Problem statement -
Return the lines below exactly, starting with the line that contains "What is closer" and stopping after the last line.
## Start Provided data
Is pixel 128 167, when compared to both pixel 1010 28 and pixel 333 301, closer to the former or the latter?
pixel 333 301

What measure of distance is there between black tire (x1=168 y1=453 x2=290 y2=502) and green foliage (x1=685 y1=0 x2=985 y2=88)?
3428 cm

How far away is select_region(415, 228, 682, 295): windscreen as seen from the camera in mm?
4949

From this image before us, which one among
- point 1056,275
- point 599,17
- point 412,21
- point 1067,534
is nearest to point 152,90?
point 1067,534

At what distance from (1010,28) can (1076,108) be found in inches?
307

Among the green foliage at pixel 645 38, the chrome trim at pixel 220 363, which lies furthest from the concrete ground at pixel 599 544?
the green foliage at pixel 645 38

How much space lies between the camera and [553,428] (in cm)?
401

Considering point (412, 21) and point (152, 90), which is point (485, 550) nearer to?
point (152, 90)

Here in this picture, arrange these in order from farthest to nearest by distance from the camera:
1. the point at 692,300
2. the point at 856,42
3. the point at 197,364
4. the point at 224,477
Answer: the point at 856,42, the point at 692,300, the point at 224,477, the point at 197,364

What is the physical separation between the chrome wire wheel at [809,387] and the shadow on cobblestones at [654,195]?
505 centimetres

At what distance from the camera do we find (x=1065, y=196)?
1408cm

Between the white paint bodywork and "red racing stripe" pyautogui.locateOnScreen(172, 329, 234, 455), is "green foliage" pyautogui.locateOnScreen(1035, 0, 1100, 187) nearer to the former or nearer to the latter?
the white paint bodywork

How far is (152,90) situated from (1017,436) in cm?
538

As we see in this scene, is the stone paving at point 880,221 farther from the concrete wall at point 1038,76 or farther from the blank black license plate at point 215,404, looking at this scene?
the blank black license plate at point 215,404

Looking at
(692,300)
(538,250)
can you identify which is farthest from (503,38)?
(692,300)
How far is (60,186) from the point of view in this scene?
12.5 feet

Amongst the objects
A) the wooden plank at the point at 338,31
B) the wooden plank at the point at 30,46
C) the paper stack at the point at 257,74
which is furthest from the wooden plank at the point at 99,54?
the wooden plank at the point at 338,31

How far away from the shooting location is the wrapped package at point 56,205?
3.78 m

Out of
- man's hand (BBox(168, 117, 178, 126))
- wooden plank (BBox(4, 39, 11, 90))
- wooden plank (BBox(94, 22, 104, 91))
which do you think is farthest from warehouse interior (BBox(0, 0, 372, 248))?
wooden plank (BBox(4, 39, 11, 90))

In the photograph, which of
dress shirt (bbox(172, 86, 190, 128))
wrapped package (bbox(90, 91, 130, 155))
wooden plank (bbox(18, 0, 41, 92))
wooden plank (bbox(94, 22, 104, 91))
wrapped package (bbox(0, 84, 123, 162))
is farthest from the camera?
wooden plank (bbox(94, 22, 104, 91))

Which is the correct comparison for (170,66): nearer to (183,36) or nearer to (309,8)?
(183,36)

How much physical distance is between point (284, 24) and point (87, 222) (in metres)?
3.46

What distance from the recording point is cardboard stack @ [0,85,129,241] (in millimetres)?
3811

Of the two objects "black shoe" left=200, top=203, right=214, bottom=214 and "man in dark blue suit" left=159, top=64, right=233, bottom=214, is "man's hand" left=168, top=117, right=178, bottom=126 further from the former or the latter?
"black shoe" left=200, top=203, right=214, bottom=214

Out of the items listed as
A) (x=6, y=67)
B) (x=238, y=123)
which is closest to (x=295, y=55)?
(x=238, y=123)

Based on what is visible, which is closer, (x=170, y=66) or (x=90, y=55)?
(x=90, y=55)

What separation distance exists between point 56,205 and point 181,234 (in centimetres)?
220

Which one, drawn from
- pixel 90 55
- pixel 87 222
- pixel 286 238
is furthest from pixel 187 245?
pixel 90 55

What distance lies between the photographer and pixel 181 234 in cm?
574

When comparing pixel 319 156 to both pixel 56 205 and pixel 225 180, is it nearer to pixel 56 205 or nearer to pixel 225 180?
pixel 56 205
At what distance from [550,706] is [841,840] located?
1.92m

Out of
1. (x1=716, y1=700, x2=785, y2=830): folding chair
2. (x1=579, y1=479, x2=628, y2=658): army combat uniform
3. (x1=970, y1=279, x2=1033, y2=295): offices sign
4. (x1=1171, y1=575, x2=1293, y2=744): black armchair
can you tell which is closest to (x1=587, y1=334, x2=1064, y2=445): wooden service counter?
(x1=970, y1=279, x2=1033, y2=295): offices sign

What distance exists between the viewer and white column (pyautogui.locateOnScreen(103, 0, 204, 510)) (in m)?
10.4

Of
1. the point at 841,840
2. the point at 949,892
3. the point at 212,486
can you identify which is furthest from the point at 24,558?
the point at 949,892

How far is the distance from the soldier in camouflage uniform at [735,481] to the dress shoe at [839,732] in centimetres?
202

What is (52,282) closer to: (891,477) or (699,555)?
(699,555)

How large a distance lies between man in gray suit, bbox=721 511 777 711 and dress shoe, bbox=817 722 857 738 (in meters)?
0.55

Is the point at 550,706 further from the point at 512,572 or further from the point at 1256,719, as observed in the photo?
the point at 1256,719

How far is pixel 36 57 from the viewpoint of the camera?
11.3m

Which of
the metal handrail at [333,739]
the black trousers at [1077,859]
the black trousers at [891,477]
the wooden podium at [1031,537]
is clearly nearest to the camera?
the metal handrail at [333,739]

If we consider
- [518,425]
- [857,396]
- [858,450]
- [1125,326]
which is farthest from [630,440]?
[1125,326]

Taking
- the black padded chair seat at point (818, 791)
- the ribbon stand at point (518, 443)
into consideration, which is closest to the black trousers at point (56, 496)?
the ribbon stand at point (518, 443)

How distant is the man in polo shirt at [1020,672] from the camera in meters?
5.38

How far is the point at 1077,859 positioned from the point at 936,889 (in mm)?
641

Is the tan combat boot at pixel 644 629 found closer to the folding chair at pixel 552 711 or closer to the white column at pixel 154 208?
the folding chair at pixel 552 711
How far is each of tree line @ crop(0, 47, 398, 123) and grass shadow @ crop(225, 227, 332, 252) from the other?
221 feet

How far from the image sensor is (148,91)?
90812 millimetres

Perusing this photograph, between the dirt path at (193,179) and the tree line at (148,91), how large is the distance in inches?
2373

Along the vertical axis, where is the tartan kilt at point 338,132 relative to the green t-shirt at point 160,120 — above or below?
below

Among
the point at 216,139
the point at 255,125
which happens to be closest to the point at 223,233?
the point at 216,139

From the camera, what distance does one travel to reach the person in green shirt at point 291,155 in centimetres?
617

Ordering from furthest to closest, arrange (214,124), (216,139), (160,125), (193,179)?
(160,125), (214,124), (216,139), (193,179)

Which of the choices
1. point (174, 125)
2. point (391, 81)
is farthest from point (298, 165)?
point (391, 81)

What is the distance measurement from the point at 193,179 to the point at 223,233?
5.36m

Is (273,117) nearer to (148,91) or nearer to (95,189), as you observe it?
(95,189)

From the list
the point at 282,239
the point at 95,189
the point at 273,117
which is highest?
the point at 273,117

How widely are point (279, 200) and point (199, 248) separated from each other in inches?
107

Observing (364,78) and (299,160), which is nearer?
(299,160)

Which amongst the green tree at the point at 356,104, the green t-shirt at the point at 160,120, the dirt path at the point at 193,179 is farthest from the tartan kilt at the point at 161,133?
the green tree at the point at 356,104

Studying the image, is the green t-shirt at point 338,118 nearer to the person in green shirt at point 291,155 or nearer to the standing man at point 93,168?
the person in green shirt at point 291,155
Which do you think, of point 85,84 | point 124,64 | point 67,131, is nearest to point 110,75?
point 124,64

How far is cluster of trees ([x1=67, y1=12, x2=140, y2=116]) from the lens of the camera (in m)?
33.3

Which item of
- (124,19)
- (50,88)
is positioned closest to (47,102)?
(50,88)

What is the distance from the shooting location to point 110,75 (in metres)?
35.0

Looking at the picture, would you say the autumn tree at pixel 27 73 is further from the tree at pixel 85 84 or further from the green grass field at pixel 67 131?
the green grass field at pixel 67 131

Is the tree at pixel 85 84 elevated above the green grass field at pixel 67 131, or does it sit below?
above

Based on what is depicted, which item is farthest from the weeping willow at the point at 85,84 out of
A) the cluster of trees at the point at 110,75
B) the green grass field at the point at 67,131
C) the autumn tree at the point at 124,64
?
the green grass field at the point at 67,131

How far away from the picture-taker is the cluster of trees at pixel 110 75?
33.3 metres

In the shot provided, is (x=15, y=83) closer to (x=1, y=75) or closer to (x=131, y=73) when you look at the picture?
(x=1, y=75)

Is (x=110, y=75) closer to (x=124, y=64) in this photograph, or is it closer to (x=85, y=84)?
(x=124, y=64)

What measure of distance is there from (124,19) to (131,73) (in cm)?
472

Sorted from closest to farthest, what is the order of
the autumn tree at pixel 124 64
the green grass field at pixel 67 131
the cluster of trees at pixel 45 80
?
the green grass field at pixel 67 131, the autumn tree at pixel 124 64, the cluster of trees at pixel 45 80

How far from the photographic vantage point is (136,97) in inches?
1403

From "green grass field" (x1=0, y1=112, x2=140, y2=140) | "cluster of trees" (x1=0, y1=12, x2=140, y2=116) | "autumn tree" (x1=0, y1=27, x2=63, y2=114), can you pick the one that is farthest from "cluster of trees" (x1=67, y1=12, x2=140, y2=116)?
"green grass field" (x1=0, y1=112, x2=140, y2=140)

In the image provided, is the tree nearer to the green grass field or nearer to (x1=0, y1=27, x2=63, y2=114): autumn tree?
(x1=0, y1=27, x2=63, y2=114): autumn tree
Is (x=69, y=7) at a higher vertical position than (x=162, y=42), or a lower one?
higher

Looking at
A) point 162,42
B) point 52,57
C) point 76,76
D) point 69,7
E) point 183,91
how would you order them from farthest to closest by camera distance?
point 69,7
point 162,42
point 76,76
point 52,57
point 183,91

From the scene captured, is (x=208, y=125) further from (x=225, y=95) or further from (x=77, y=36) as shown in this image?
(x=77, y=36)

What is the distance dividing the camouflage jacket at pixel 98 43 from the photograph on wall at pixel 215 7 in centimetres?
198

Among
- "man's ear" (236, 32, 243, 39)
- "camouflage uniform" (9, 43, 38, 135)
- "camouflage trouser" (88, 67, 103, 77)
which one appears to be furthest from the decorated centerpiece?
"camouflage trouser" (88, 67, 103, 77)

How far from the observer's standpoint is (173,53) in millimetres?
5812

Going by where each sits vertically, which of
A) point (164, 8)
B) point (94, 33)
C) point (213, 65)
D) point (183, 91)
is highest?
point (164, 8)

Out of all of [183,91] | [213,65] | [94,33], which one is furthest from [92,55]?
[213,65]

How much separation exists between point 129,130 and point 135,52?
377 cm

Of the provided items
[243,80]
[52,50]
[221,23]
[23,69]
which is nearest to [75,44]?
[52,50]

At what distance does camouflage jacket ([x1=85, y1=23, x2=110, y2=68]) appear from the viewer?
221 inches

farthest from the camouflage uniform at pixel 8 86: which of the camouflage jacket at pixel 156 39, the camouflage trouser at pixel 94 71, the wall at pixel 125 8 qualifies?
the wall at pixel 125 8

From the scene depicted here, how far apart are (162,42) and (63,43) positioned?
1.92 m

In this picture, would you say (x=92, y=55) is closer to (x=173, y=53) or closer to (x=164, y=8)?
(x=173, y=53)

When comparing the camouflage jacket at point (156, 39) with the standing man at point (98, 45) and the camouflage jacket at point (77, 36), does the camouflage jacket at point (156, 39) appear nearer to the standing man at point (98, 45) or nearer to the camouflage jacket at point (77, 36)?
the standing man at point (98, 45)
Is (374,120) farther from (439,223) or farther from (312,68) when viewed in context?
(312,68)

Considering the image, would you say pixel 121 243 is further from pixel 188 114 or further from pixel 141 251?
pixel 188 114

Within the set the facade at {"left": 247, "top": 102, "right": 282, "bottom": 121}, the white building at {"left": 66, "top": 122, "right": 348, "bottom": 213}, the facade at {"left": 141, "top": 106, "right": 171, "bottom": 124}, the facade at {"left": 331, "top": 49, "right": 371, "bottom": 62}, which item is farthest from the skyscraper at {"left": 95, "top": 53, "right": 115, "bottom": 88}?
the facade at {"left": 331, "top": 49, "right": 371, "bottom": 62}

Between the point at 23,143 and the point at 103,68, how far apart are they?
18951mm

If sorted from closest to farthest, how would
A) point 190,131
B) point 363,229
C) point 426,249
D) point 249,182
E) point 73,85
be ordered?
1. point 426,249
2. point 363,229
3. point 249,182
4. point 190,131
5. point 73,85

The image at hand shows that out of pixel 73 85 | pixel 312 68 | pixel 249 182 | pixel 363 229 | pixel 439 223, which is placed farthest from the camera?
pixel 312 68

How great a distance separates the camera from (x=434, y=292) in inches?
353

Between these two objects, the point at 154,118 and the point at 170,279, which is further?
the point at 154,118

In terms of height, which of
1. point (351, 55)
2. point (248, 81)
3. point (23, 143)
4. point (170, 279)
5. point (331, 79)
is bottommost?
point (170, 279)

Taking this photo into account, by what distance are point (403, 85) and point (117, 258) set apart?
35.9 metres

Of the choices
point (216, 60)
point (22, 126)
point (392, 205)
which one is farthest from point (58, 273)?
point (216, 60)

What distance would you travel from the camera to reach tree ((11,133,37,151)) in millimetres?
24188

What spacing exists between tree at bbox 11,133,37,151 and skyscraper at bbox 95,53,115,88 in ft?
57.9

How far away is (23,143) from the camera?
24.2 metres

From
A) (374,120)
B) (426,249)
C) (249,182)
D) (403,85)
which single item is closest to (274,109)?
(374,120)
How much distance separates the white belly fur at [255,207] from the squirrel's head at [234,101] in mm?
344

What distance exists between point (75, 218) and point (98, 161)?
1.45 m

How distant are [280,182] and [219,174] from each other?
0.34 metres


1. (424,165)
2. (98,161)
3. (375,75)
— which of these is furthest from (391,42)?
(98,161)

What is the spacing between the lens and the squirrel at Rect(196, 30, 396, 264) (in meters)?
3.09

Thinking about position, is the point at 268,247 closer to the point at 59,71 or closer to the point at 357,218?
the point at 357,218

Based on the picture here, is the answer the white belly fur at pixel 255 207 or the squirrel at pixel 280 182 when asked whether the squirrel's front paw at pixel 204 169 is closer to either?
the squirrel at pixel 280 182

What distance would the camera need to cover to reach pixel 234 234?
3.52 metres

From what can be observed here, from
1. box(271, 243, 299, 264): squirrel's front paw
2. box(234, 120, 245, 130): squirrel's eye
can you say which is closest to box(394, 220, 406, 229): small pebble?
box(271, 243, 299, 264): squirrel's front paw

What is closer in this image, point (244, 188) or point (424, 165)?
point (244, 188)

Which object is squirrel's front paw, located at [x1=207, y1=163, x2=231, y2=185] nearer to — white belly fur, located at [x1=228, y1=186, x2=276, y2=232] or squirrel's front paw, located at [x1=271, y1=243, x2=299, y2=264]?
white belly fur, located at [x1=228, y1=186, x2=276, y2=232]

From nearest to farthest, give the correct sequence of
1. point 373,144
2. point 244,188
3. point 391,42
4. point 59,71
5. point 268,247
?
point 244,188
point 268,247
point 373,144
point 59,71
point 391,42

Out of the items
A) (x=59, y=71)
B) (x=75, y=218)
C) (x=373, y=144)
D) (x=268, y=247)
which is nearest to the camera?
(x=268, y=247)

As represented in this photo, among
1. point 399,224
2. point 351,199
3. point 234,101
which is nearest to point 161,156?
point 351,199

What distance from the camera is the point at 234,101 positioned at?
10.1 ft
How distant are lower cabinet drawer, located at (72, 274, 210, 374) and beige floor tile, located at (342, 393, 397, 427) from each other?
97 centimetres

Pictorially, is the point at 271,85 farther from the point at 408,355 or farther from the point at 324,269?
## End Provided data
The response -
What is closer in this image, point (244, 188) or point (424, 165)?
point (244, 188)

Which object is squirrel's front paw, located at [x1=207, y1=163, x2=231, y2=185] nearer to — white belly fur, located at [x1=228, y1=186, x2=276, y2=232] or squirrel's front paw, located at [x1=271, y1=243, x2=299, y2=264]?
white belly fur, located at [x1=228, y1=186, x2=276, y2=232]

From nearest to farthest, give the correct sequence of
1. point 373,144
2. point 244,188
3. point 391,42
4. point 59,71
5. point 268,247
?
point 244,188
point 268,247
point 373,144
point 59,71
point 391,42

Out of the items
A) (x=59, y=71)
B) (x=75, y=218)
C) (x=373, y=144)
D) (x=268, y=247)
which is nearest to the camera?
(x=268, y=247)

As represented in this photo, among
1. point 399,224
2. point 351,199
3. point 234,101
which is nearest to point 161,156?
point 351,199

What distance from the camera is the point at 234,101 positioned at?
10.1 ft
How distant are lower cabinet drawer, located at (72, 274, 210, 374) and beige floor tile, located at (342, 393, 397, 427) from each other?
97 centimetres

Pictorially, is the point at 271,85 farther from the point at 408,355 or farther from the point at 324,269?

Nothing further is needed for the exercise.